CDI does this extensively, even when you might think it's not. With CDI, all instances are dynamic proxy objects, which allows it to not only inject field values, but also add wrapper code around method calls. This allows tools like MicroProfile Metrics to do things like count invocations, measure timings, and so forth without requiring explicit code beyond the annotations.

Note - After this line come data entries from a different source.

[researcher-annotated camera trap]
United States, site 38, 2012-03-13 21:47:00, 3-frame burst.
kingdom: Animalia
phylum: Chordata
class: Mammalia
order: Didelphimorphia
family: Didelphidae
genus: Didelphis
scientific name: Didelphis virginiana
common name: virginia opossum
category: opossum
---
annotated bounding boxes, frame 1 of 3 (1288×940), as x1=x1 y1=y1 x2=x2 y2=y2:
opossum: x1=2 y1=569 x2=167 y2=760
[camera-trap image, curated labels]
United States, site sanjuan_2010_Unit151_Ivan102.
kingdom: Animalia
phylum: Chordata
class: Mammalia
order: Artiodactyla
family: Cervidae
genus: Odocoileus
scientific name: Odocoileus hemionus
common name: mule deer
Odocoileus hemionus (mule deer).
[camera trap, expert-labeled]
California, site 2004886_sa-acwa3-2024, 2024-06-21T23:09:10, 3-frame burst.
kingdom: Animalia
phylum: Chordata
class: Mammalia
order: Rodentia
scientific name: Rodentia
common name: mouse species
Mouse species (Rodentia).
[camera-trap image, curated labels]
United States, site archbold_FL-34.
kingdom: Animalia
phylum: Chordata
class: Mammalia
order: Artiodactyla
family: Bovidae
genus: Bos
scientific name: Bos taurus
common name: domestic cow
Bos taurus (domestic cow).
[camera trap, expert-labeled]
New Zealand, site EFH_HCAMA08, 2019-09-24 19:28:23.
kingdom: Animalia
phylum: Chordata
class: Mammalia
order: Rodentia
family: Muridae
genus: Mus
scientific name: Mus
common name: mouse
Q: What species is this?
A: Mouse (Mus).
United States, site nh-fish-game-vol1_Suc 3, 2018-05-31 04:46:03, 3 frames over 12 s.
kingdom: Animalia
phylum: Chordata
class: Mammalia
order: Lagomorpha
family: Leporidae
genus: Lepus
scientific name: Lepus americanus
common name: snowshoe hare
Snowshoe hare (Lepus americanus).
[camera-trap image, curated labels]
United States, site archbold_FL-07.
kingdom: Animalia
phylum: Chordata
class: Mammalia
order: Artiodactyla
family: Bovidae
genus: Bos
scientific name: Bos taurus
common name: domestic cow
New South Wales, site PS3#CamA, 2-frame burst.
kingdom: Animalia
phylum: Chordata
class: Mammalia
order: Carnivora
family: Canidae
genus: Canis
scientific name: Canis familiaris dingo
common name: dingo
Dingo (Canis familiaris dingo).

And then there are the whole-cloth new objects, like the JNoSQL repositories. To take one of the examples from jnosql.org, here's a full definition of a JNoSQL repository as far as the app developer is concerned:

1
2
3
4
5
6

public interface PersonRepository extends Repository<Person, Long> {

  List<Person> findByName(String name);

  Stream<Person> findByPhones(String phone);
}

Without knowledge of CDI, this is absolute madness. How could it possibly work? There's no code! The trick to it is that CDI ends up creating a dynamic proxy implementation of the interface, which is in turn backed by an InvocationHandler instance. That instance receives the incoming method call as a string and array of parameters, parses the method to look for a concept it handles, and either generates a result or throws an exception. Once you see the capabilities the stack has, the process to get from a JAX-RS class using @Inject PersonRepository foo to having that actually work makes more sense:

• The JAX-RS servlet receives a request for the resource
• It asks the CDI environment to create a new instance of the resource class
• CDI runs through the fields and methods of the class to look for annotations it can handle, where it finds @Inject
• It looks through its contributed extensions and finds JNoSQL's ServiceLoader-provided extension
• One of the beans from that extension can handle creating Repository instances
• That bean creates a proxy object, which handles method calls via invoke

Still pretty weird, but at least there's a path to understanding.

The Overall Importance

The more I use modern JEE, the more I see CDI as the backbone of the whole development experience. It's even to the point where it feels unsafe to not have it present, managing objects, like everything is held together by shoestring. And its importance is further driven home by just how many specs depend on it. In addition to many existing technologies either switching to or otherwise supporting it, like JSF above, pretty much any new Jakarta EE or MicroProfile technology at least has it as the primary mechanism of interaction. Its importance can't be overstated, and it's worth taking some time either building an app with it or at least seeing some tutorials of it in action.